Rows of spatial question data

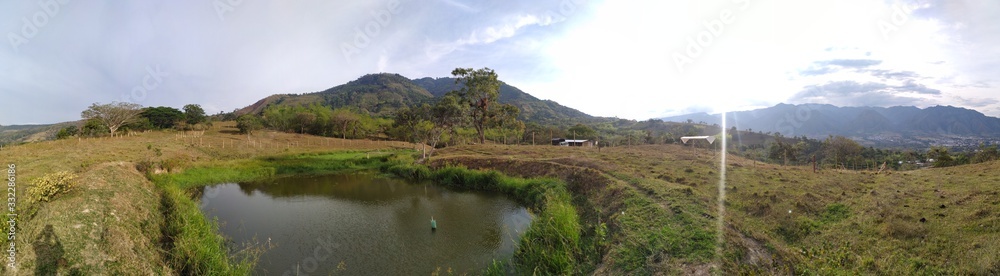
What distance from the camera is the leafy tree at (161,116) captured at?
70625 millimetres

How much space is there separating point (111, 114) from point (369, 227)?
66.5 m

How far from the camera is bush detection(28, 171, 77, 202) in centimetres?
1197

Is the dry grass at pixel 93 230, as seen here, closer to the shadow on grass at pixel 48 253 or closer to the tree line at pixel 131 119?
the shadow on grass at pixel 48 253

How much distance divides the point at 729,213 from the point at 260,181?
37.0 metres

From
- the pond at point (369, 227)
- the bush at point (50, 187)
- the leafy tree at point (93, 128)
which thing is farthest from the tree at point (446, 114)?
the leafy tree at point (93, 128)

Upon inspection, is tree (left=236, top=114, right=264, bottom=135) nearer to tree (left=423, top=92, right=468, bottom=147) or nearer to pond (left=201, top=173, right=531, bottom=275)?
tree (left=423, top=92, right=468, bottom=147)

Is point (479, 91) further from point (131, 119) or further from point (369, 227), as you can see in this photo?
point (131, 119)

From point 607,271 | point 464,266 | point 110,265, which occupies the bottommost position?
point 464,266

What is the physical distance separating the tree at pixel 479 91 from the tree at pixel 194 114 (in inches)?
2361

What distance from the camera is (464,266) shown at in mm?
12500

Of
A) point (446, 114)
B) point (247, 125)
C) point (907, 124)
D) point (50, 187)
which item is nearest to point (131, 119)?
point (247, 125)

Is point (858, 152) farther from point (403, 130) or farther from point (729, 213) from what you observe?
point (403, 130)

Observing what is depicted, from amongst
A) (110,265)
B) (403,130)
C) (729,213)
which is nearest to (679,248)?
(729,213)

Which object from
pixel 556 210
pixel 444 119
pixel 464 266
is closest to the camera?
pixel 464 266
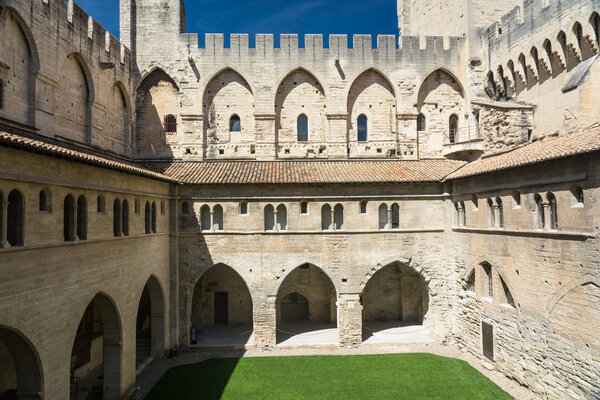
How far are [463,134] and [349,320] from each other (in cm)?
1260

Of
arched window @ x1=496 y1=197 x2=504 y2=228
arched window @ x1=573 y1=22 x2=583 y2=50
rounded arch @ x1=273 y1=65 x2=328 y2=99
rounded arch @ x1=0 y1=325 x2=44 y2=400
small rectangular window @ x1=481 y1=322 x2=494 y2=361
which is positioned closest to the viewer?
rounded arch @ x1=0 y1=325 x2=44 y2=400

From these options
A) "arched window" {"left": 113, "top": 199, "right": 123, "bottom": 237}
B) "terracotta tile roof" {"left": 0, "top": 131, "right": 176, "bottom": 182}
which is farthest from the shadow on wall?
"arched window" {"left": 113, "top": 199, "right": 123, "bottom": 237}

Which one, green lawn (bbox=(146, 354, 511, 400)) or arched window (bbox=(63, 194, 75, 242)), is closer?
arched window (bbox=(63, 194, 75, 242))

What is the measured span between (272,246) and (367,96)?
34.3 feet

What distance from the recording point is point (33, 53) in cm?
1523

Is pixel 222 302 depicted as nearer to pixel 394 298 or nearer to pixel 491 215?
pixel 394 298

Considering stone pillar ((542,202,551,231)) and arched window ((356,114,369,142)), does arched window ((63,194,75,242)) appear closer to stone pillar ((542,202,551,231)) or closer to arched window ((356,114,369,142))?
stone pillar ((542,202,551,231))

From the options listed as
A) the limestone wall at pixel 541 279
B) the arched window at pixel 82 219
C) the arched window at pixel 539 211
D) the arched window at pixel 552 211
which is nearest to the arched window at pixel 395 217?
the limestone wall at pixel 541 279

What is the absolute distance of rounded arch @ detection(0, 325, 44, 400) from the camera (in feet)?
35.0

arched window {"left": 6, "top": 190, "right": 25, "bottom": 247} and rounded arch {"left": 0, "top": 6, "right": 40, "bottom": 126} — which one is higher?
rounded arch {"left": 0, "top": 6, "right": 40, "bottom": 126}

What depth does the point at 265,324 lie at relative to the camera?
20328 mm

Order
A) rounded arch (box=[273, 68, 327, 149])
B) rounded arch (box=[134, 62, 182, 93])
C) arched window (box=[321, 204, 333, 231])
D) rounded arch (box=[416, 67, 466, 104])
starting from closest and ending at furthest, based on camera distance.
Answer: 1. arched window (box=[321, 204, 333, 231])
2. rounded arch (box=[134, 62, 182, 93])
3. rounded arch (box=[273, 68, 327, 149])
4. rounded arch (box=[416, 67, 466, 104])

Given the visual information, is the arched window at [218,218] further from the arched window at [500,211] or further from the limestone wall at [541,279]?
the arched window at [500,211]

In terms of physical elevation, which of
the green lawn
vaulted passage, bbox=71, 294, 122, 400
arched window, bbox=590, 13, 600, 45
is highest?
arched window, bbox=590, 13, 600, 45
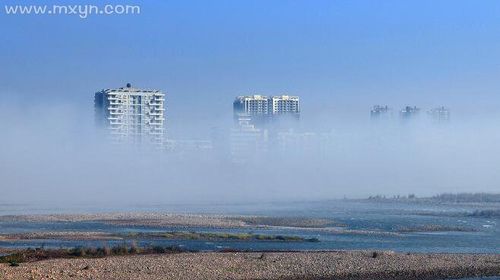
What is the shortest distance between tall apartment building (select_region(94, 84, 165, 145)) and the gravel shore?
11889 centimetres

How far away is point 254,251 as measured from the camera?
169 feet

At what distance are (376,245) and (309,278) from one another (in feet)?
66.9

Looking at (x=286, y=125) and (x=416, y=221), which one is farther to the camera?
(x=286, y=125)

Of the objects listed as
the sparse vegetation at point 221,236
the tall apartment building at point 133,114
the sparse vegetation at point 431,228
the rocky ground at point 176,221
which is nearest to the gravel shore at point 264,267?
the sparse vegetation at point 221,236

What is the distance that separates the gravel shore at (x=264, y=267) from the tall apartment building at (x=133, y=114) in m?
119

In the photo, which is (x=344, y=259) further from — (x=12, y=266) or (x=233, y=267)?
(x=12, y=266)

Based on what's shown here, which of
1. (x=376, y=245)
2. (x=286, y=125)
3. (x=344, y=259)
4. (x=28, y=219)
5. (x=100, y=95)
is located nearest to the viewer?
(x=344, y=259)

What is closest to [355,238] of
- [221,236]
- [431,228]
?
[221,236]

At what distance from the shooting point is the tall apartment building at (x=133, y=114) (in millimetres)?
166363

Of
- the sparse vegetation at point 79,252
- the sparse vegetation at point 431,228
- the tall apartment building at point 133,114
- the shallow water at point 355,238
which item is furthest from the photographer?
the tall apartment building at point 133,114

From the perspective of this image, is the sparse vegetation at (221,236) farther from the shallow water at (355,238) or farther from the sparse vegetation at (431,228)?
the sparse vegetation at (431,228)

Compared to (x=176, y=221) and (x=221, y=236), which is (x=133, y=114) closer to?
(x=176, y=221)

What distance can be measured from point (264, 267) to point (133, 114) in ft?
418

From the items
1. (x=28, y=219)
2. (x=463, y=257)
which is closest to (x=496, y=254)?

● Task requirements
Copy the listing word for word, excluding its pictures.

● Written solution
What distance from the camera is the leafy tree at (161,116) captured at?
70625 millimetres

How much space is there separating point (111, 114) from point (369, 227)?
66.5 m

How far from the camera is bush detection(28, 171, 77, 202) in centimetres?
1197

Is the dry grass at pixel 93 230, as seen here, closer to the shadow on grass at pixel 48 253 or closer to the tree line at pixel 131 119?
the shadow on grass at pixel 48 253

How much distance divides the point at 729,213 from the point at 260,181?
37.0 metres

From
- the pond at point (369, 227)
- the bush at point (50, 187)
- the leafy tree at point (93, 128)
which thing is farthest from the tree at point (446, 114)?
the leafy tree at point (93, 128)

Upon inspection, is tree (left=236, top=114, right=264, bottom=135) nearer to tree (left=423, top=92, right=468, bottom=147) or nearer to pond (left=201, top=173, right=531, bottom=275)?
tree (left=423, top=92, right=468, bottom=147)

Is point (479, 91) further from point (131, 119) or further from point (369, 227), as you can see in this photo?
point (131, 119)

From point 607,271 | point 464,266 | point 110,265, which occupies the bottommost position?
point 464,266

What is the physical distance separating the tree at pixel 479 91 from the tree at pixel 194 114 (in inches)?
2361

What distance from the camera is (464,266) shown at in mm?
12500

Of
A) point (446, 114)
B) point (247, 125)
C) point (907, 124)
D) point (50, 187)
which item is nearest to point (131, 119)?
point (247, 125)

Is point (858, 152) farther from point (403, 130) or farther from point (729, 213) from what you observe?
point (403, 130)

Observing what is depicted, from amongst
A) (110,265)
B) (403,130)
C) (729,213)
which is nearest to (679,248)?
(729,213)

Which object from
pixel 556 210
pixel 444 119
pixel 464 266
is closest to the camera?
pixel 464 266
How far are [463,134] and [349,320] from each other (in cm)?
1260

Of
arched window @ x1=496 y1=197 x2=504 y2=228
arched window @ x1=573 y1=22 x2=583 y2=50
rounded arch @ x1=273 y1=65 x2=328 y2=99
rounded arch @ x1=0 y1=325 x2=44 y2=400
small rectangular window @ x1=481 y1=322 x2=494 y2=361
which is positioned closest to the viewer?
rounded arch @ x1=0 y1=325 x2=44 y2=400

From these options
A) "arched window" {"left": 113, "top": 199, "right": 123, "bottom": 237}
B) "terracotta tile roof" {"left": 0, "top": 131, "right": 176, "bottom": 182}
which is farthest from the shadow on wall?
"arched window" {"left": 113, "top": 199, "right": 123, "bottom": 237}

Which one, green lawn (bbox=(146, 354, 511, 400)) or arched window (bbox=(63, 194, 75, 242)), is closer?
arched window (bbox=(63, 194, 75, 242))

What is the measured span between (272,246) and (367,96)?
34.3 feet

What distance from the recording point is point (33, 53) in cm?
1523

Is pixel 222 302 depicted as nearer to pixel 394 298 or nearer to pixel 491 215?
pixel 394 298

Considering stone pillar ((542,202,551,231)) and arched window ((356,114,369,142)), does arched window ((63,194,75,242)) appear closer to stone pillar ((542,202,551,231)) or closer to arched window ((356,114,369,142))?
stone pillar ((542,202,551,231))

From the options listed as
A) the limestone wall at pixel 541 279
B) the arched window at pixel 82 219
C) the arched window at pixel 539 211
D) the arched window at pixel 552 211
which is nearest to the arched window at pixel 395 217?
the limestone wall at pixel 541 279

What is the absolute distance of rounded arch @ detection(0, 325, 44, 400) from the camera (in feet)?
35.0

arched window {"left": 6, "top": 190, "right": 25, "bottom": 247} and rounded arch {"left": 0, "top": 6, "right": 40, "bottom": 126} — which one is higher?
rounded arch {"left": 0, "top": 6, "right": 40, "bottom": 126}

What depth does the point at 265,324 lie at relative to the camera?
20328 mm

Order
A) rounded arch (box=[273, 68, 327, 149])
B) rounded arch (box=[134, 62, 182, 93])
C) arched window (box=[321, 204, 333, 231])
D) rounded arch (box=[416, 67, 466, 104])
starting from closest and ending at furthest, based on camera distance.
Answer: 1. arched window (box=[321, 204, 333, 231])
2. rounded arch (box=[134, 62, 182, 93])
3. rounded arch (box=[273, 68, 327, 149])
4. rounded arch (box=[416, 67, 466, 104])

Given the visual information, is the arched window at [218,218] further from the arched window at [500,211] or further from the limestone wall at [541,279]?
the arched window at [500,211]

In terms of physical elevation, which of
the green lawn
vaulted passage, bbox=71, 294, 122, 400
arched window, bbox=590, 13, 600, 45
is highest?
arched window, bbox=590, 13, 600, 45
What is the shortest distance between tall apartment building (select_region(94, 84, 165, 145)) and the gravel shore?
11889 centimetres

How far away is point 254,251 as measured from the camera?
169 feet

At what distance are (376,245) and (309,278) from one another (in feet)?
66.9

Looking at (x=286, y=125) and (x=416, y=221), which one is farther to the camera?
(x=286, y=125)

Of the objects listed as
the sparse vegetation at point 221,236
the tall apartment building at point 133,114
the sparse vegetation at point 431,228
the rocky ground at point 176,221
which is nearest to the gravel shore at point 264,267?
the sparse vegetation at point 221,236

What is the distance that separates the gravel shore at (x=264, y=267) from the tall apartment building at (x=133, y=114) in m?
119

In the photo, which is (x=344, y=259) further from — (x=12, y=266) or (x=233, y=267)?
(x=12, y=266)

Based on what's shown here, which of
1. (x=376, y=245)
2. (x=286, y=125)
3. (x=344, y=259)
4. (x=28, y=219)
5. (x=100, y=95)
is located nearest to the viewer?
(x=344, y=259)

What is closest to [355,238] of
- [221,236]
- [431,228]
?
[221,236]

At what distance from the shooting point is the tall apartment building at (x=133, y=114) (in millimetres)?
166363

Of
- the sparse vegetation at point 79,252
- the sparse vegetation at point 431,228
- the tall apartment building at point 133,114
- the shallow water at point 355,238
which item is furthest from the photographer?
the tall apartment building at point 133,114

From the perspective of this image, is the sparse vegetation at (221,236) farther from the shallow water at (355,238) or farther from the sparse vegetation at (431,228)?
the sparse vegetation at (431,228)

Compared to (x=176, y=221) and (x=221, y=236), which is (x=133, y=114) closer to?
(x=176, y=221)

What distance can be measured from point (264, 267) to point (133, 114) in ft?
418

From the items
1. (x=28, y=219)
2. (x=463, y=257)
which is closest to (x=496, y=254)?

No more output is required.